• Document section:

The Moderna company, which has the same three letters in its name, had been able to design its vaccine in January, on the weekend after Chinese scientists posted the genetic sequence of COVID-19 online for all to see. Moderna had shipped the first batch of an actual vaccine to the National Institute of Allergy and Infectious Diseases (NIAID) in Bethesda, Maryland, on Feb. 24. Another promising mRNA vaccine from Pfizer soon followed.

The Trump administration’s Operation Warp Speed had in fact expedited the clinical trials and official approvals. But that success had perversely coincided with Trump’s effort to minimize the pandemic and undercut the known precautions. (Maybe call it Operation Warped Speed.)

On Dec. 16, Haacke was vaccinated. He was given an official CDC card reading, “COVID-19 Vaccine Record Card,” with the handwritten notation “Pfizer EH19009.”

• Activity list:
• a. Decide whether each statement agrees with the passage on the COVID-19 vaccines. For each, answer yes or no and quote the words of the passage that settle it. (i) Moderna's first batch of vaccine went to NIAID on Feb. 24. (ii) Moderna designed its vaccine in March. (iii) Haacke's vaccine card recorded a Moderna vaccine.
• b. Extend the passage on the COVID-19 vaccines, starting after its final sentence.

• Provided records:
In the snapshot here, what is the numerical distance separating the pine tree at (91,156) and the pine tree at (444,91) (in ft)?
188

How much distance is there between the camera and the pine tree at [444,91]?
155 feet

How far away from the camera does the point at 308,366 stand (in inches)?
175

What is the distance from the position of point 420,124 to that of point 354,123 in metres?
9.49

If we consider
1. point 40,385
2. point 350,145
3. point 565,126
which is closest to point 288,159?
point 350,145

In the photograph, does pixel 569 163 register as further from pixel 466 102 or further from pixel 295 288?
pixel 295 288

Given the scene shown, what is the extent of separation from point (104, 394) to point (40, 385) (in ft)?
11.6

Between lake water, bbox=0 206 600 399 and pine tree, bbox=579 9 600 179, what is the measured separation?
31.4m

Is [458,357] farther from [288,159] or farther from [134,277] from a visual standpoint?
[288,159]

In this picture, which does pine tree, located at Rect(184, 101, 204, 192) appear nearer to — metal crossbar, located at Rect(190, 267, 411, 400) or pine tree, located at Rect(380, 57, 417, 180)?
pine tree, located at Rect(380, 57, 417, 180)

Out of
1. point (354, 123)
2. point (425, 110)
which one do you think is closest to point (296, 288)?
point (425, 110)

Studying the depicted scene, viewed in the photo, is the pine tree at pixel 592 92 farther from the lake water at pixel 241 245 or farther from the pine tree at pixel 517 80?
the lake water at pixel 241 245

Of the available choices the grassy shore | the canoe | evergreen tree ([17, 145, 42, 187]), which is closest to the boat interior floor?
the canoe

--

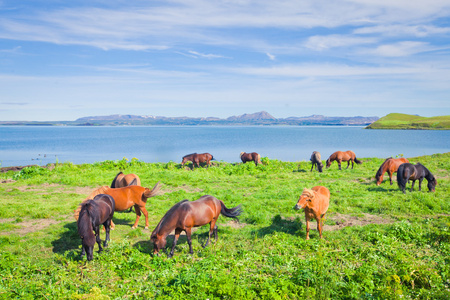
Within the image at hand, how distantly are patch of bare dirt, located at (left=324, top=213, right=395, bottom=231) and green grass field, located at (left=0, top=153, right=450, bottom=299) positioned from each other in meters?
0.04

• Answers to this exercise:
• a.
(i) Yes: "Moderna had shipped the first batch of an actual vaccine to the National Institute of Allergy and Infectious Diseases (NIAID) in Bethesda, Maryland, on Feb. 24."
(ii) No: "had been able to design its vaccine in January"
(iii) No: "with the handwritten notation “Pfizer EH19009.”"

• b.
But if Haacke had gotten it at warp speed, a warped truth remained: Tens of thousands of lives could have been saved if we had all followed what was established while flattening the curb during that first wave last spring.

“We know that the things work if you look at the data from across the world,” Haacke said. “We’re still arguing about whether to make it work or not. What f---?”

He added, “This is real. This is still happening and this didn't need to happen.”

The day after a Christmas that saw millions of Amercians ignore pleas by public health officials or stay home, Haacke posted a plea of his own on Facebook.

I'm not going to not make a scene about the 400k healthcare workers infected so far or the 2000 plus that have died. I'm...

Posted by John Haacke on Saturday, December 26, 2020

“I'm not going to not make a scene about the 400k healthcare workers infected so far or the 2000 plus that have died. I'm tired of hearing the pain and fear in people's voices that I've known for decades; people that I love. We aren't ‘Heroes,’ we're doing our job. It would be great if you stopped running around like plague rats. We have to round you up and you're getting us sick and killing us.”

Two days later, Haacke was able to get away for a brief sail on the upper Chesapeake Bay in the boat whose name contains the letters that proved as promising as he anticipated and now offered actual hope. He then returned to the ICU, where a post-Christmas surge is expected to hit in the first days of the New Year.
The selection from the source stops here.